Brazil’s best-structured political group, the Workers’ Party is set to pose as the biggest obstacle between President Jair Bolsonaro and re-election next year. Its biggest star, former President Luiz Inácio Lula da Silva, leads all polls — and promises to be the anti-Bolsonaro figure in 2022 and beyond. Lula and his party are particularly critical of Mr. Bolsonaro’s anti-democratic stance and constant jabs at institutions.
Therefore, for the party’s foreign relations secretary Romenio Pereira to issue a statement hailing elections in Nicaragua over the weekend seems like an unnecessary shot in the foot. The contest in the Central American country was neither free nor fair, with President Daniel Ortega winning three-quarters of votes after jailing dozens of opposition figures — including seven potential challengers — before the polls were open.
“The Workers’ Party commends the Nicaraguan elections held on Sunday, November 7, in what was a great display of popular and democratic demonstration in this sister nation,” the statement reads. “The results […] confirm the support of the population for a political project which has as its main objective to build a socially just and egalitarian country.”

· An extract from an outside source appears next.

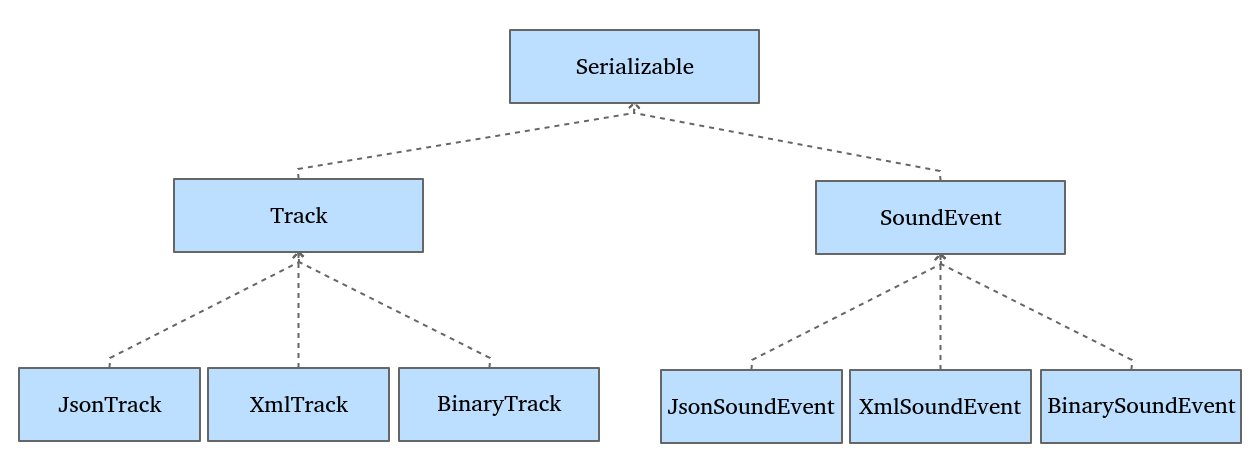 Serializing objects in JSON format - End to End GUI development with Qt5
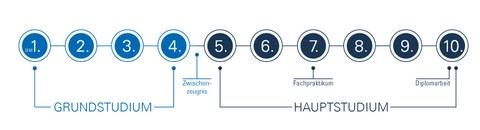 graphisches Schema des Studienablaufes für Bachelorstudiengänge der Fakultät Maschinenwesen. Vom 1. bis 4. ist das Hauptstudium und vom  5. bis 10. Semester das Hauptstudium.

The message puts the Workers’ Party in the company of Bolivia and Venezuela, as well as Russia’s authoritarian President Vladimir Putin, in support of Mr. Ortega.

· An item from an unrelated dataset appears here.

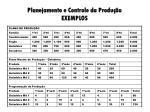 planejamento e controle da produ o exemplos
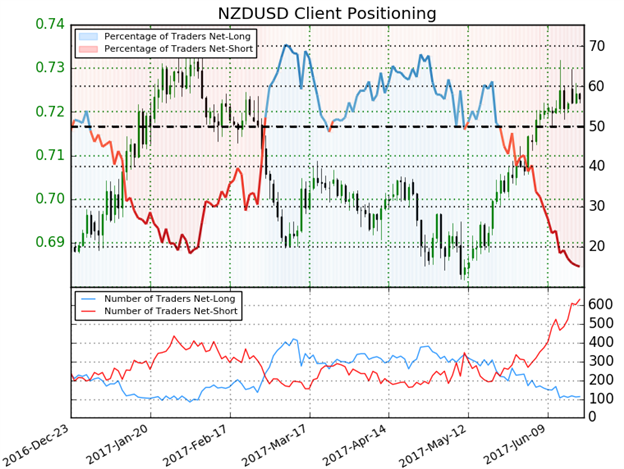 NZ dollar little changed ahead of RBNZ review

There is no upside for the Workers’ Party in supporting the sham Mr. Ortega staged on Sunday — especially for a party seen with distrust by a sizable portion of the electorate.
It only gives further arguments for potential “third-way” candidates to try and equate Lula and his party to Mr. Bolsonaro, as two populists cut from the same cloth, one to the left and the other to the right.
Political scientist Claudio Couto wrote in 2018 about how the Brazilian left has double standards when dealing with left-leaning authoritarians:
“Despite all the bravado, it would be utterly incorrect to attribute to the main sectors of the Brazilian left any undemocratic action in the lines of Castrism or Chavism. The left’s relationship with these regimes is borderline fetishist.”
“It doesn’t matter what actually happens in those countries – the only important thing is the symbology of their anti-imperialist and socialist rhetoric, and the desire to work in favor of the poor.”
“By defending these regimes (or at least by refusing to call them out) what the Brazilian left does is to cling on to these fetishes that mobilize its faith, not incorporate their modus operandi.”